Critical thinking about headlines
The following activity is adapted from Jon Mueller's great website Correlation or Causation. There is a copy of the worksheet attached below. I give this to my students in pairs. I ask them to find as many problems as they can with the short research blurbs that are included. They should not make any assumptions, but just work with what is there.
Below you will see a copy of each of the headlines. Below each section you will find some of the variables and concerns that my own students raised with regard to each of them. A good activity. Takes about 20 minutes. You may also choose to start four different classes with one of the problems in order to revisit critical thinking more regularly in the classroom.
Headline: Diet of fish ‘can prevent’ teen violence.
Participants were a group of 3-year-olds given an “enriched diet based on fish, exercise, and cognitive stimulation.” They were compared to a control group who did not go through this same program.

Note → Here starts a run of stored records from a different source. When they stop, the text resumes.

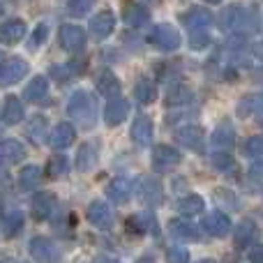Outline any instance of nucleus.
<instances>
[{
	"label": "nucleus",
	"instance_id": "c756f323",
	"mask_svg": "<svg viewBox=\"0 0 263 263\" xmlns=\"http://www.w3.org/2000/svg\"><path fill=\"white\" fill-rule=\"evenodd\" d=\"M148 18H150V12H148V7H145V5L129 3L127 7H125V23L132 26V28L145 26V23H148Z\"/></svg>",
	"mask_w": 263,
	"mask_h": 263
},
{
	"label": "nucleus",
	"instance_id": "f3484780",
	"mask_svg": "<svg viewBox=\"0 0 263 263\" xmlns=\"http://www.w3.org/2000/svg\"><path fill=\"white\" fill-rule=\"evenodd\" d=\"M203 229L215 238H224L229 231H231V217L222 210H215V213H208L203 217Z\"/></svg>",
	"mask_w": 263,
	"mask_h": 263
},
{
	"label": "nucleus",
	"instance_id": "5701e85b",
	"mask_svg": "<svg viewBox=\"0 0 263 263\" xmlns=\"http://www.w3.org/2000/svg\"><path fill=\"white\" fill-rule=\"evenodd\" d=\"M256 233H259L256 224L252 222V219H242L236 227V231H233V242H236L238 250H245V247H250L252 242H254Z\"/></svg>",
	"mask_w": 263,
	"mask_h": 263
},
{
	"label": "nucleus",
	"instance_id": "412c9836",
	"mask_svg": "<svg viewBox=\"0 0 263 263\" xmlns=\"http://www.w3.org/2000/svg\"><path fill=\"white\" fill-rule=\"evenodd\" d=\"M26 157V148L16 139H3L0 141V164H16Z\"/></svg>",
	"mask_w": 263,
	"mask_h": 263
},
{
	"label": "nucleus",
	"instance_id": "39448f33",
	"mask_svg": "<svg viewBox=\"0 0 263 263\" xmlns=\"http://www.w3.org/2000/svg\"><path fill=\"white\" fill-rule=\"evenodd\" d=\"M182 162L180 150L171 148V145H155L153 153H150V164H153L157 171H171L178 164Z\"/></svg>",
	"mask_w": 263,
	"mask_h": 263
},
{
	"label": "nucleus",
	"instance_id": "e433bc0d",
	"mask_svg": "<svg viewBox=\"0 0 263 263\" xmlns=\"http://www.w3.org/2000/svg\"><path fill=\"white\" fill-rule=\"evenodd\" d=\"M65 173H67V157L65 155H53L49 159V164H46V178L55 180V178L65 176Z\"/></svg>",
	"mask_w": 263,
	"mask_h": 263
},
{
	"label": "nucleus",
	"instance_id": "ddd939ff",
	"mask_svg": "<svg viewBox=\"0 0 263 263\" xmlns=\"http://www.w3.org/2000/svg\"><path fill=\"white\" fill-rule=\"evenodd\" d=\"M210 145H213L215 150H219V153H227V150H231L233 145H236V129H233V125L229 123H219L217 127L213 129V134H210Z\"/></svg>",
	"mask_w": 263,
	"mask_h": 263
},
{
	"label": "nucleus",
	"instance_id": "2f4dec72",
	"mask_svg": "<svg viewBox=\"0 0 263 263\" xmlns=\"http://www.w3.org/2000/svg\"><path fill=\"white\" fill-rule=\"evenodd\" d=\"M40 182H42V168L35 166V164H28V166H23L21 171H18V187H21L23 192L35 190Z\"/></svg>",
	"mask_w": 263,
	"mask_h": 263
},
{
	"label": "nucleus",
	"instance_id": "dca6fc26",
	"mask_svg": "<svg viewBox=\"0 0 263 263\" xmlns=\"http://www.w3.org/2000/svg\"><path fill=\"white\" fill-rule=\"evenodd\" d=\"M129 116V102L123 97H111L109 104L104 109V120L109 127H118L120 123H125Z\"/></svg>",
	"mask_w": 263,
	"mask_h": 263
},
{
	"label": "nucleus",
	"instance_id": "aec40b11",
	"mask_svg": "<svg viewBox=\"0 0 263 263\" xmlns=\"http://www.w3.org/2000/svg\"><path fill=\"white\" fill-rule=\"evenodd\" d=\"M26 35V21L21 18H7L5 23H0V42L3 44H16Z\"/></svg>",
	"mask_w": 263,
	"mask_h": 263
},
{
	"label": "nucleus",
	"instance_id": "37998d69",
	"mask_svg": "<svg viewBox=\"0 0 263 263\" xmlns=\"http://www.w3.org/2000/svg\"><path fill=\"white\" fill-rule=\"evenodd\" d=\"M215 196H217V203H222V205L229 203V208H236V205H238V201L233 199V192L231 190L219 187V190H215Z\"/></svg>",
	"mask_w": 263,
	"mask_h": 263
},
{
	"label": "nucleus",
	"instance_id": "0eeeda50",
	"mask_svg": "<svg viewBox=\"0 0 263 263\" xmlns=\"http://www.w3.org/2000/svg\"><path fill=\"white\" fill-rule=\"evenodd\" d=\"M136 194H139V199L143 201L145 205H159L164 201V190H162V182L157 180V178H141L139 185H136Z\"/></svg>",
	"mask_w": 263,
	"mask_h": 263
},
{
	"label": "nucleus",
	"instance_id": "72a5a7b5",
	"mask_svg": "<svg viewBox=\"0 0 263 263\" xmlns=\"http://www.w3.org/2000/svg\"><path fill=\"white\" fill-rule=\"evenodd\" d=\"M26 134L35 143H42L46 139V134H49V120H46V116H32L30 123L26 125Z\"/></svg>",
	"mask_w": 263,
	"mask_h": 263
},
{
	"label": "nucleus",
	"instance_id": "9d476101",
	"mask_svg": "<svg viewBox=\"0 0 263 263\" xmlns=\"http://www.w3.org/2000/svg\"><path fill=\"white\" fill-rule=\"evenodd\" d=\"M129 136H132V141H134L136 145H141V148L150 145L153 143V139H155L153 120L145 118V116H136L134 123H132V127H129Z\"/></svg>",
	"mask_w": 263,
	"mask_h": 263
},
{
	"label": "nucleus",
	"instance_id": "a211bd4d",
	"mask_svg": "<svg viewBox=\"0 0 263 263\" xmlns=\"http://www.w3.org/2000/svg\"><path fill=\"white\" fill-rule=\"evenodd\" d=\"M97 159H100V145L95 141H86V143L79 145L77 150V168L81 173H88L95 168Z\"/></svg>",
	"mask_w": 263,
	"mask_h": 263
},
{
	"label": "nucleus",
	"instance_id": "f704fd0d",
	"mask_svg": "<svg viewBox=\"0 0 263 263\" xmlns=\"http://www.w3.org/2000/svg\"><path fill=\"white\" fill-rule=\"evenodd\" d=\"M261 102H263V97L259 95V92H252V95H245L240 102H238V116L240 118H252V116H259V111H261Z\"/></svg>",
	"mask_w": 263,
	"mask_h": 263
},
{
	"label": "nucleus",
	"instance_id": "c03bdc74",
	"mask_svg": "<svg viewBox=\"0 0 263 263\" xmlns=\"http://www.w3.org/2000/svg\"><path fill=\"white\" fill-rule=\"evenodd\" d=\"M49 72H51V77H53L55 81H67V79H72V72H69L67 65H53Z\"/></svg>",
	"mask_w": 263,
	"mask_h": 263
},
{
	"label": "nucleus",
	"instance_id": "20e7f679",
	"mask_svg": "<svg viewBox=\"0 0 263 263\" xmlns=\"http://www.w3.org/2000/svg\"><path fill=\"white\" fill-rule=\"evenodd\" d=\"M247 16H250V12H247L242 5L233 3V5H229V7L222 12V16H219V28H222L224 32L245 30L247 28Z\"/></svg>",
	"mask_w": 263,
	"mask_h": 263
},
{
	"label": "nucleus",
	"instance_id": "58836bf2",
	"mask_svg": "<svg viewBox=\"0 0 263 263\" xmlns=\"http://www.w3.org/2000/svg\"><path fill=\"white\" fill-rule=\"evenodd\" d=\"M97 0H69L67 3V12L72 14V16H83V14H88L92 7H95Z\"/></svg>",
	"mask_w": 263,
	"mask_h": 263
},
{
	"label": "nucleus",
	"instance_id": "4be33fe9",
	"mask_svg": "<svg viewBox=\"0 0 263 263\" xmlns=\"http://www.w3.org/2000/svg\"><path fill=\"white\" fill-rule=\"evenodd\" d=\"M168 231L176 240H182V242H196L199 240V229L194 224H190L187 219H171L168 222Z\"/></svg>",
	"mask_w": 263,
	"mask_h": 263
},
{
	"label": "nucleus",
	"instance_id": "de8ad7c7",
	"mask_svg": "<svg viewBox=\"0 0 263 263\" xmlns=\"http://www.w3.org/2000/svg\"><path fill=\"white\" fill-rule=\"evenodd\" d=\"M203 3H208V5H219L222 0H203Z\"/></svg>",
	"mask_w": 263,
	"mask_h": 263
},
{
	"label": "nucleus",
	"instance_id": "b1692460",
	"mask_svg": "<svg viewBox=\"0 0 263 263\" xmlns=\"http://www.w3.org/2000/svg\"><path fill=\"white\" fill-rule=\"evenodd\" d=\"M23 120V102L16 95H7L3 102V123L18 125Z\"/></svg>",
	"mask_w": 263,
	"mask_h": 263
},
{
	"label": "nucleus",
	"instance_id": "393cba45",
	"mask_svg": "<svg viewBox=\"0 0 263 263\" xmlns=\"http://www.w3.org/2000/svg\"><path fill=\"white\" fill-rule=\"evenodd\" d=\"M30 254L37 263H51L55 256V247L49 238H32L30 240Z\"/></svg>",
	"mask_w": 263,
	"mask_h": 263
},
{
	"label": "nucleus",
	"instance_id": "79ce46f5",
	"mask_svg": "<svg viewBox=\"0 0 263 263\" xmlns=\"http://www.w3.org/2000/svg\"><path fill=\"white\" fill-rule=\"evenodd\" d=\"M166 263H190V252L185 247H171L166 252Z\"/></svg>",
	"mask_w": 263,
	"mask_h": 263
},
{
	"label": "nucleus",
	"instance_id": "cd10ccee",
	"mask_svg": "<svg viewBox=\"0 0 263 263\" xmlns=\"http://www.w3.org/2000/svg\"><path fill=\"white\" fill-rule=\"evenodd\" d=\"M97 92L100 95H104V97H118V92H120V79L116 77L111 69H104V72L97 77Z\"/></svg>",
	"mask_w": 263,
	"mask_h": 263
},
{
	"label": "nucleus",
	"instance_id": "4468645a",
	"mask_svg": "<svg viewBox=\"0 0 263 263\" xmlns=\"http://www.w3.org/2000/svg\"><path fill=\"white\" fill-rule=\"evenodd\" d=\"M86 217L95 229H109L114 224V213L106 201H92L86 210Z\"/></svg>",
	"mask_w": 263,
	"mask_h": 263
},
{
	"label": "nucleus",
	"instance_id": "ea45409f",
	"mask_svg": "<svg viewBox=\"0 0 263 263\" xmlns=\"http://www.w3.org/2000/svg\"><path fill=\"white\" fill-rule=\"evenodd\" d=\"M208 44H210V35L205 30H196V32H192V35H190V46L194 51L208 49Z\"/></svg>",
	"mask_w": 263,
	"mask_h": 263
},
{
	"label": "nucleus",
	"instance_id": "3c124183",
	"mask_svg": "<svg viewBox=\"0 0 263 263\" xmlns=\"http://www.w3.org/2000/svg\"><path fill=\"white\" fill-rule=\"evenodd\" d=\"M153 3H159V0H153Z\"/></svg>",
	"mask_w": 263,
	"mask_h": 263
},
{
	"label": "nucleus",
	"instance_id": "a878e982",
	"mask_svg": "<svg viewBox=\"0 0 263 263\" xmlns=\"http://www.w3.org/2000/svg\"><path fill=\"white\" fill-rule=\"evenodd\" d=\"M127 231L136 233V236H141V233H157V222H155V217L150 213H139L127 219Z\"/></svg>",
	"mask_w": 263,
	"mask_h": 263
},
{
	"label": "nucleus",
	"instance_id": "9b49d317",
	"mask_svg": "<svg viewBox=\"0 0 263 263\" xmlns=\"http://www.w3.org/2000/svg\"><path fill=\"white\" fill-rule=\"evenodd\" d=\"M180 23L185 28H190L192 32L205 30V28H210V23H213V14L205 7H190L187 12L180 14Z\"/></svg>",
	"mask_w": 263,
	"mask_h": 263
},
{
	"label": "nucleus",
	"instance_id": "8fccbe9b",
	"mask_svg": "<svg viewBox=\"0 0 263 263\" xmlns=\"http://www.w3.org/2000/svg\"><path fill=\"white\" fill-rule=\"evenodd\" d=\"M97 263H116V261H109V259H100Z\"/></svg>",
	"mask_w": 263,
	"mask_h": 263
},
{
	"label": "nucleus",
	"instance_id": "49530a36",
	"mask_svg": "<svg viewBox=\"0 0 263 263\" xmlns=\"http://www.w3.org/2000/svg\"><path fill=\"white\" fill-rule=\"evenodd\" d=\"M250 261H252V263H263V250H261V247H252Z\"/></svg>",
	"mask_w": 263,
	"mask_h": 263
},
{
	"label": "nucleus",
	"instance_id": "7ed1b4c3",
	"mask_svg": "<svg viewBox=\"0 0 263 263\" xmlns=\"http://www.w3.org/2000/svg\"><path fill=\"white\" fill-rule=\"evenodd\" d=\"M58 44L69 53L81 51L86 46V30L81 26H77V23H65L58 30Z\"/></svg>",
	"mask_w": 263,
	"mask_h": 263
},
{
	"label": "nucleus",
	"instance_id": "09e8293b",
	"mask_svg": "<svg viewBox=\"0 0 263 263\" xmlns=\"http://www.w3.org/2000/svg\"><path fill=\"white\" fill-rule=\"evenodd\" d=\"M196 263H215L213 259H201V261H196Z\"/></svg>",
	"mask_w": 263,
	"mask_h": 263
},
{
	"label": "nucleus",
	"instance_id": "f03ea898",
	"mask_svg": "<svg viewBox=\"0 0 263 263\" xmlns=\"http://www.w3.org/2000/svg\"><path fill=\"white\" fill-rule=\"evenodd\" d=\"M148 42L157 51H176L178 46H180L182 37L171 23H157V26H153V30H150Z\"/></svg>",
	"mask_w": 263,
	"mask_h": 263
},
{
	"label": "nucleus",
	"instance_id": "c85d7f7f",
	"mask_svg": "<svg viewBox=\"0 0 263 263\" xmlns=\"http://www.w3.org/2000/svg\"><path fill=\"white\" fill-rule=\"evenodd\" d=\"M192 97H194V92H192L190 86L173 83V86H168L166 92V106H187L192 102Z\"/></svg>",
	"mask_w": 263,
	"mask_h": 263
},
{
	"label": "nucleus",
	"instance_id": "7c9ffc66",
	"mask_svg": "<svg viewBox=\"0 0 263 263\" xmlns=\"http://www.w3.org/2000/svg\"><path fill=\"white\" fill-rule=\"evenodd\" d=\"M46 92H49V81H46V77H32L30 83H28L26 88H23V100L26 102H40L42 97H46Z\"/></svg>",
	"mask_w": 263,
	"mask_h": 263
},
{
	"label": "nucleus",
	"instance_id": "6e6552de",
	"mask_svg": "<svg viewBox=\"0 0 263 263\" xmlns=\"http://www.w3.org/2000/svg\"><path fill=\"white\" fill-rule=\"evenodd\" d=\"M176 141H180L185 148H190L192 153H203L205 150V132L199 125H187V127L176 132Z\"/></svg>",
	"mask_w": 263,
	"mask_h": 263
},
{
	"label": "nucleus",
	"instance_id": "f8f14e48",
	"mask_svg": "<svg viewBox=\"0 0 263 263\" xmlns=\"http://www.w3.org/2000/svg\"><path fill=\"white\" fill-rule=\"evenodd\" d=\"M132 192H134V182L129 180V178H114V180L109 182V185L104 187V194L109 196V201H114L116 205H123L129 201Z\"/></svg>",
	"mask_w": 263,
	"mask_h": 263
},
{
	"label": "nucleus",
	"instance_id": "a19ab883",
	"mask_svg": "<svg viewBox=\"0 0 263 263\" xmlns=\"http://www.w3.org/2000/svg\"><path fill=\"white\" fill-rule=\"evenodd\" d=\"M210 164L215 168H219V171H227V168H233V157L229 153H215L210 157Z\"/></svg>",
	"mask_w": 263,
	"mask_h": 263
},
{
	"label": "nucleus",
	"instance_id": "bb28decb",
	"mask_svg": "<svg viewBox=\"0 0 263 263\" xmlns=\"http://www.w3.org/2000/svg\"><path fill=\"white\" fill-rule=\"evenodd\" d=\"M203 210H205V201L201 199L199 194H187L178 201V213H180L185 219L196 217V215H201Z\"/></svg>",
	"mask_w": 263,
	"mask_h": 263
},
{
	"label": "nucleus",
	"instance_id": "f257e3e1",
	"mask_svg": "<svg viewBox=\"0 0 263 263\" xmlns=\"http://www.w3.org/2000/svg\"><path fill=\"white\" fill-rule=\"evenodd\" d=\"M67 111L77 123H81V127L90 129L95 125V118H97V106H95V97L86 90H77L72 97H69V104H67Z\"/></svg>",
	"mask_w": 263,
	"mask_h": 263
},
{
	"label": "nucleus",
	"instance_id": "6ab92c4d",
	"mask_svg": "<svg viewBox=\"0 0 263 263\" xmlns=\"http://www.w3.org/2000/svg\"><path fill=\"white\" fill-rule=\"evenodd\" d=\"M74 139H77V127H74L72 123H58L55 129L51 132L49 143H51V148H55V150H65L74 143Z\"/></svg>",
	"mask_w": 263,
	"mask_h": 263
},
{
	"label": "nucleus",
	"instance_id": "a18cd8bd",
	"mask_svg": "<svg viewBox=\"0 0 263 263\" xmlns=\"http://www.w3.org/2000/svg\"><path fill=\"white\" fill-rule=\"evenodd\" d=\"M46 37H49V28H46V23H40V26L35 28V32H32V46L44 44Z\"/></svg>",
	"mask_w": 263,
	"mask_h": 263
},
{
	"label": "nucleus",
	"instance_id": "1a4fd4ad",
	"mask_svg": "<svg viewBox=\"0 0 263 263\" xmlns=\"http://www.w3.org/2000/svg\"><path fill=\"white\" fill-rule=\"evenodd\" d=\"M90 32L92 37H95L97 42L106 40V37H111V32L116 30V16L111 9H102V12H97L95 16L90 18Z\"/></svg>",
	"mask_w": 263,
	"mask_h": 263
},
{
	"label": "nucleus",
	"instance_id": "423d86ee",
	"mask_svg": "<svg viewBox=\"0 0 263 263\" xmlns=\"http://www.w3.org/2000/svg\"><path fill=\"white\" fill-rule=\"evenodd\" d=\"M28 63L18 55H12L7 58L3 65H0V86H12V83H18L23 77L28 74Z\"/></svg>",
	"mask_w": 263,
	"mask_h": 263
},
{
	"label": "nucleus",
	"instance_id": "2eb2a0df",
	"mask_svg": "<svg viewBox=\"0 0 263 263\" xmlns=\"http://www.w3.org/2000/svg\"><path fill=\"white\" fill-rule=\"evenodd\" d=\"M55 205L58 203H55V196L51 194V192H40V194L32 196L30 213L37 222H44V219H49L51 215L55 213Z\"/></svg>",
	"mask_w": 263,
	"mask_h": 263
},
{
	"label": "nucleus",
	"instance_id": "c9c22d12",
	"mask_svg": "<svg viewBox=\"0 0 263 263\" xmlns=\"http://www.w3.org/2000/svg\"><path fill=\"white\" fill-rule=\"evenodd\" d=\"M23 213L21 210H12V213L3 215V236L5 238H14L16 233H21L23 229Z\"/></svg>",
	"mask_w": 263,
	"mask_h": 263
},
{
	"label": "nucleus",
	"instance_id": "4c0bfd02",
	"mask_svg": "<svg viewBox=\"0 0 263 263\" xmlns=\"http://www.w3.org/2000/svg\"><path fill=\"white\" fill-rule=\"evenodd\" d=\"M242 155L245 157H252V159H259L263 155V136H250V139L245 141V145H242Z\"/></svg>",
	"mask_w": 263,
	"mask_h": 263
},
{
	"label": "nucleus",
	"instance_id": "473e14b6",
	"mask_svg": "<svg viewBox=\"0 0 263 263\" xmlns=\"http://www.w3.org/2000/svg\"><path fill=\"white\" fill-rule=\"evenodd\" d=\"M134 100L139 102V104H153L155 100H157V88H155V83L150 81V79H139L134 86Z\"/></svg>",
	"mask_w": 263,
	"mask_h": 263
}]
</instances>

By age 23 they were 64% less likely than a control group of children not on the program to have criminal records.
Headline: Higher beer prices cut gonorrhea rates
The research suggests “that raising the price of a six-pack of beer by 20 cents would cut gonorrhea rates by almost 9%.
Researchers considered gonorrhea rates from 2001 to 2007 among teens and young adults in states that raised increased the state beer tax.

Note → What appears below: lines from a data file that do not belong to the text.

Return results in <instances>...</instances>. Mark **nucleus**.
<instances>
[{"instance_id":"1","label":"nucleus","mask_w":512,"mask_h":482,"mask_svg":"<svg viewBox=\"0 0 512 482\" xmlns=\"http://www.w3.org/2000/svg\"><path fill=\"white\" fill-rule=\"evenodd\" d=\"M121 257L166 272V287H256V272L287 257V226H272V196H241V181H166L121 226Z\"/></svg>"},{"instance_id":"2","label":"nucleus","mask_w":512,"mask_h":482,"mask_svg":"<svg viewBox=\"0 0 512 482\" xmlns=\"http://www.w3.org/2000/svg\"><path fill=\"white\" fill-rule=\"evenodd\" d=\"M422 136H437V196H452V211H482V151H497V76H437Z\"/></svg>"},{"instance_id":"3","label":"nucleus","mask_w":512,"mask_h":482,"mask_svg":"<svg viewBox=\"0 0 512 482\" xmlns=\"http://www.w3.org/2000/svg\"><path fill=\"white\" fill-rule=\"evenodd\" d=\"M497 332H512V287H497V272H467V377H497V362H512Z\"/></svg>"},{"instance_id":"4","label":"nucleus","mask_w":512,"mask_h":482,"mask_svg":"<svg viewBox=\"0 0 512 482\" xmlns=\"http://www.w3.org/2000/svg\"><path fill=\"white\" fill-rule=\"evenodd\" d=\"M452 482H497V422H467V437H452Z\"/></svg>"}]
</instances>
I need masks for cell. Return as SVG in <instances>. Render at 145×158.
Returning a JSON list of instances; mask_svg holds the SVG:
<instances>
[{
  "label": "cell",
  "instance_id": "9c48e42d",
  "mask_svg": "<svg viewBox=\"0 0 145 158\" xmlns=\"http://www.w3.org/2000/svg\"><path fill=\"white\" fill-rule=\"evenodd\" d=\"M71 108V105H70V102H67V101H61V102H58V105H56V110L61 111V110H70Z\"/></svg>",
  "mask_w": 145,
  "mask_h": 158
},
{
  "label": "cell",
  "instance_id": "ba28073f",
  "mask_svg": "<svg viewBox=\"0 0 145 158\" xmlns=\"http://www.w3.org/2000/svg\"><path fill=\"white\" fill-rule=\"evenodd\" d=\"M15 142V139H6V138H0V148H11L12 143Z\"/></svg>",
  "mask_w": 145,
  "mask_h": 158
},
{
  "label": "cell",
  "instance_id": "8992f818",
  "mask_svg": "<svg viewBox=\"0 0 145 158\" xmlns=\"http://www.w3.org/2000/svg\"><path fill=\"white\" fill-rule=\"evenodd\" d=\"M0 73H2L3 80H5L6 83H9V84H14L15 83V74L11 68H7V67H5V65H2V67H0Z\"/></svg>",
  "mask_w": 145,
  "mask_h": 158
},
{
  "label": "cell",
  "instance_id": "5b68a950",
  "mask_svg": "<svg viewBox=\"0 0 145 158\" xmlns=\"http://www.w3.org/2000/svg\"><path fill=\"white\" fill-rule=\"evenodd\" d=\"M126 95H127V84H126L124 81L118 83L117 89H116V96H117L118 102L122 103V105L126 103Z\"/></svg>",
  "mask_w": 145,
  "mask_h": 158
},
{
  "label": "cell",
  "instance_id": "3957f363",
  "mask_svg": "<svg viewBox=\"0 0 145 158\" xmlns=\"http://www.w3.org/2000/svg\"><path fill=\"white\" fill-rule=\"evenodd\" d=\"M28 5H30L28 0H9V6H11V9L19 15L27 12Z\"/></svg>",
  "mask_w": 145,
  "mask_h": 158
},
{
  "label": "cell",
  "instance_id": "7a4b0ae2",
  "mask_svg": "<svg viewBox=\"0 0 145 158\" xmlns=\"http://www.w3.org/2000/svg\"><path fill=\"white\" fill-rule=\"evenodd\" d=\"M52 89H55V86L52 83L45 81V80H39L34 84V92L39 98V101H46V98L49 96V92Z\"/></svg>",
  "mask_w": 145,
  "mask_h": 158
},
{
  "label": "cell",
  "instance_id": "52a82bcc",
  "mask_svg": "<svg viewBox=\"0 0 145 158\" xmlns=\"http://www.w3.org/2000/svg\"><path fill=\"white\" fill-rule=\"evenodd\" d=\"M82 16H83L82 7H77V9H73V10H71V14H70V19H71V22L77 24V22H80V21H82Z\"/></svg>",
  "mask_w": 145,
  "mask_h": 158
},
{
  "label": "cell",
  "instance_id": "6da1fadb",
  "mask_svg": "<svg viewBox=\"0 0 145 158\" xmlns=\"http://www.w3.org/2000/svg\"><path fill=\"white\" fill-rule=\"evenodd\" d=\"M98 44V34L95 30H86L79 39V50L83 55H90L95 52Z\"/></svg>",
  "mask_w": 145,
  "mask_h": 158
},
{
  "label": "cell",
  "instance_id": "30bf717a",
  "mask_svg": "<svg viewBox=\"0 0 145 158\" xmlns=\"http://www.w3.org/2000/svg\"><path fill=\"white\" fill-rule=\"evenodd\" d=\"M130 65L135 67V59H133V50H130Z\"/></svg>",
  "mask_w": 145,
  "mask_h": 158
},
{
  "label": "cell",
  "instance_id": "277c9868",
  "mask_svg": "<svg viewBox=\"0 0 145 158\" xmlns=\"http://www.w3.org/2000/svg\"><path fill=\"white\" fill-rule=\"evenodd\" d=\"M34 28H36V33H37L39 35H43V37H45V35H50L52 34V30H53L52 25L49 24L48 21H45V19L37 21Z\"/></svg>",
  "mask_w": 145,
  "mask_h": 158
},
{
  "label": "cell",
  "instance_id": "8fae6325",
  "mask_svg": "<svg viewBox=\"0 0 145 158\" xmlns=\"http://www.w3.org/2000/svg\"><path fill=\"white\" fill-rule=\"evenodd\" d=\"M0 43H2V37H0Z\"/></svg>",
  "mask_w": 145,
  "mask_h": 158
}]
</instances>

Of the 36 beer tax increases that we reviewed, gonorrhea rates declined among teens aged 15 to 19 in 24 instances. Among young adults aged 20 to 24, they declined in 26 instances.
Headline: Luckiest people ‘born in summer’

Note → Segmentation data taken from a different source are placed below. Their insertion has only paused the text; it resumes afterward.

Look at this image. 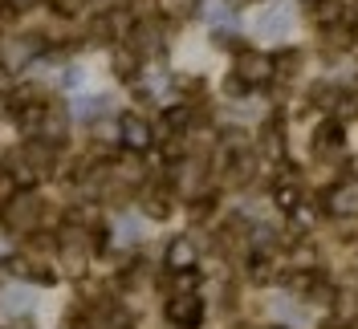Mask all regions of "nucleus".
<instances>
[{
  "label": "nucleus",
  "instance_id": "5",
  "mask_svg": "<svg viewBox=\"0 0 358 329\" xmlns=\"http://www.w3.org/2000/svg\"><path fill=\"white\" fill-rule=\"evenodd\" d=\"M285 21H289V8H285V4H273L265 17H261V29H268V33H281V29H285Z\"/></svg>",
  "mask_w": 358,
  "mask_h": 329
},
{
  "label": "nucleus",
  "instance_id": "2",
  "mask_svg": "<svg viewBox=\"0 0 358 329\" xmlns=\"http://www.w3.org/2000/svg\"><path fill=\"white\" fill-rule=\"evenodd\" d=\"M167 264H171L176 272H183V268H192V264H196V248H192L187 236H179V240L167 248Z\"/></svg>",
  "mask_w": 358,
  "mask_h": 329
},
{
  "label": "nucleus",
  "instance_id": "8",
  "mask_svg": "<svg viewBox=\"0 0 358 329\" xmlns=\"http://www.w3.org/2000/svg\"><path fill=\"white\" fill-rule=\"evenodd\" d=\"M102 110H106V98H86V102L78 106V114H82V118H94V114H102Z\"/></svg>",
  "mask_w": 358,
  "mask_h": 329
},
{
  "label": "nucleus",
  "instance_id": "3",
  "mask_svg": "<svg viewBox=\"0 0 358 329\" xmlns=\"http://www.w3.org/2000/svg\"><path fill=\"white\" fill-rule=\"evenodd\" d=\"M326 207H330L334 216H355L358 212V191L355 187H338L334 196L326 199Z\"/></svg>",
  "mask_w": 358,
  "mask_h": 329
},
{
  "label": "nucleus",
  "instance_id": "1",
  "mask_svg": "<svg viewBox=\"0 0 358 329\" xmlns=\"http://www.w3.org/2000/svg\"><path fill=\"white\" fill-rule=\"evenodd\" d=\"M200 313H203L200 297H171V301H167V317H171L176 326H196Z\"/></svg>",
  "mask_w": 358,
  "mask_h": 329
},
{
  "label": "nucleus",
  "instance_id": "7",
  "mask_svg": "<svg viewBox=\"0 0 358 329\" xmlns=\"http://www.w3.org/2000/svg\"><path fill=\"white\" fill-rule=\"evenodd\" d=\"M277 203H281L285 212H297V203H301V199H297V187H277Z\"/></svg>",
  "mask_w": 358,
  "mask_h": 329
},
{
  "label": "nucleus",
  "instance_id": "6",
  "mask_svg": "<svg viewBox=\"0 0 358 329\" xmlns=\"http://www.w3.org/2000/svg\"><path fill=\"white\" fill-rule=\"evenodd\" d=\"M245 78L248 82H265L268 78V57H245Z\"/></svg>",
  "mask_w": 358,
  "mask_h": 329
},
{
  "label": "nucleus",
  "instance_id": "4",
  "mask_svg": "<svg viewBox=\"0 0 358 329\" xmlns=\"http://www.w3.org/2000/svg\"><path fill=\"white\" fill-rule=\"evenodd\" d=\"M122 142H131L134 151H143V147L151 142V134H147V122L127 114V118H122Z\"/></svg>",
  "mask_w": 358,
  "mask_h": 329
}]
</instances>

An online public survey in which 40,000 people responded. People who took part in the survey gave their birth-dates and rated the degree to which they saw themselves as lucky or unlucky
Those born in May were most likely to consider themselves lucky; those born in October had most negative views of their life. The poll found there was a summer-winter divide between people born from March to August and those born from September to February. 50% of those born in May considered themselves lucky; 43% of those born in October.
Headline: Fear of hell makes us richer, Feds say.
Researchers studied 35 countries including the United States, Japan, and Turkey. They found that religion shed some “useful light” on how successful a country may be.
In countries where a large percentage of the population believe in hell, there seems to be less corruption and a higher standard of living. For instance, 71% of the U.S. population believe in hell and the country boasts one of the world’s highest per capita income.